Why can't I see my data in a dictionary in ClickHouse Cloud?
Dictionaries in ClickHouse
Dictionaries created in ClickHouse Cloud may experience inconsistency during the initial creation phase. This means that you may not see any data in the dictionary right after creation. However, after several retries, the creation query may land on different replicas, and data will be visible.
This sometimes occurs because the dictionary was created before the part reached the server. As an example:
2024-01-25 13:38:25.615837 - CREATE DICTIONARY received
2024-01-25 13:38:25.626468 - CREATE DICTIONARY finished
2024-01-25 13:38:25.733008 - Part all_0_0_0 downloaded
As you can see, the part only arrived after the dictionary was created. This can be a bigger problem if you are using LIFETIME(MIN 0 MAX 0)
because this means that dictionary will never be refreshed automatically. Therefore, the dictionary will remain empty until the command RELOAD DICTIONARIES
is executed.
The solution to this issue is to use a SELECT
query instead of specifying a source table when creating the dictionary and enabling the setting select_sequential_consistency=1
.
Instead of specifying a source table:
SOURCE(CLICKHOUSE(
table 'test.temp_title_table_1706189903924'
user default password 'PASSWORD'))
Use a SELECT
query with select_sequential_consistency=1
:
SOURCE(CLICKHOUSE(QUERY
'SELECT songTitle, mappedTitle
FROM test.temp_title_table_1706189903924
SETTINGS select_sequential_consistency=1' USER default PASSWORD ''))
Why does this issue occur?
When you insert data and then create or reload a dictionary, the DDL may reach a replica before the data (or new data) does. This leads to the dictionaries being inconsistent between replicas. Then, depending on which replica receives the query, you may get different results.

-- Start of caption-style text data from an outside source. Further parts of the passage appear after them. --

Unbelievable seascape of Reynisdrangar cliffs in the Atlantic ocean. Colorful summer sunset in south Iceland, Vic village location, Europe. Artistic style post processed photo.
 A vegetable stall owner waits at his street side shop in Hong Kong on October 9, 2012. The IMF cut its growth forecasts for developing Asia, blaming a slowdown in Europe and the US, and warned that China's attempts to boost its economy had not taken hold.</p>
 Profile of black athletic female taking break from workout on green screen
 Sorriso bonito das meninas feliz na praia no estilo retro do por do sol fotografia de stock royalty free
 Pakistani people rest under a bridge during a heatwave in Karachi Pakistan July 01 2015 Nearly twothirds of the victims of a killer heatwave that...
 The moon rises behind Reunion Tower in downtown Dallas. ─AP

Note that the same thing happens when you insert and immediately after read from a table. If you read from a replica that hasn't replicated the data yet, you won't see the newly inserted data. When you need sequential consistency, at the cost of performance (which is why it's generally not recommended to use) you can enable select_sequential_consistency
.
The case of dictionaries is a bit trickier since dictionaries don't use the settings from the query, but the settings from the server. As a result, when loading data into the dictionary, even if you SET select_sequential_consistency=1
data may load inconsistently across replicas. Specifying select_sequential_consistency=1
in the dictionary source query allows the dictionary to adhere to this setting even if it's not globally enabled as a server setting.